Run the camera example program and you'll see that it takes a photo, then rotates and shrinks you. This is fun, but how does it work? All of the code is written on the page, and it's very complicated. The best way to understand what is going on is to change something, and see what happens. At the last lines of the program, you'll see
angle = angle + 5.0
scale = scale * 0.95
This decides how the picture rotates and how it changes size! Even without knowing the rest of the program, we can control how it works. Change angle to +10.0 , -25.0, or change scale's multiplier to 1.15 or 1.0 or 0.6, and try the program again. What happens? It's okay to make mistakes when working with programs, and some of what you make will be rejected entirely by the computer. You can always reload the camera example if you can't figure out what you did wrong.
For new programs, start simple, with a math problem. The answer will appear on the screen - no printer required ;)
answer = 550 - 342
print answer
You can use that to solve complex problems, even using * and / to multiply and divide, and solve them quickly.
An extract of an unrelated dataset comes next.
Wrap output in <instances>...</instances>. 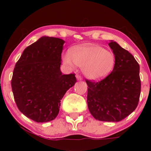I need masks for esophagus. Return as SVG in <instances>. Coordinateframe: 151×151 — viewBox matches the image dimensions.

Now try the following program, which says "hello" out loud:
import os
os.system('espeak hello')
Just as countries can import things instead of making them, you can import "os" and get a number of features which other programmers put into the Operating System. Here we can use it to send a complicated task which has already been figured out for us - making the computer speak. Next, let's put the two programs together:
import os
answer = 550 - 342
os.system('espeak ' + str(answer))
Or try this:
import os
word = 'oranges'
for letter in word:
os.system('espeak ' + letter)
That's more than you could do in the Speak activity. You can make the computer do some work, and speak what it's supposed to say.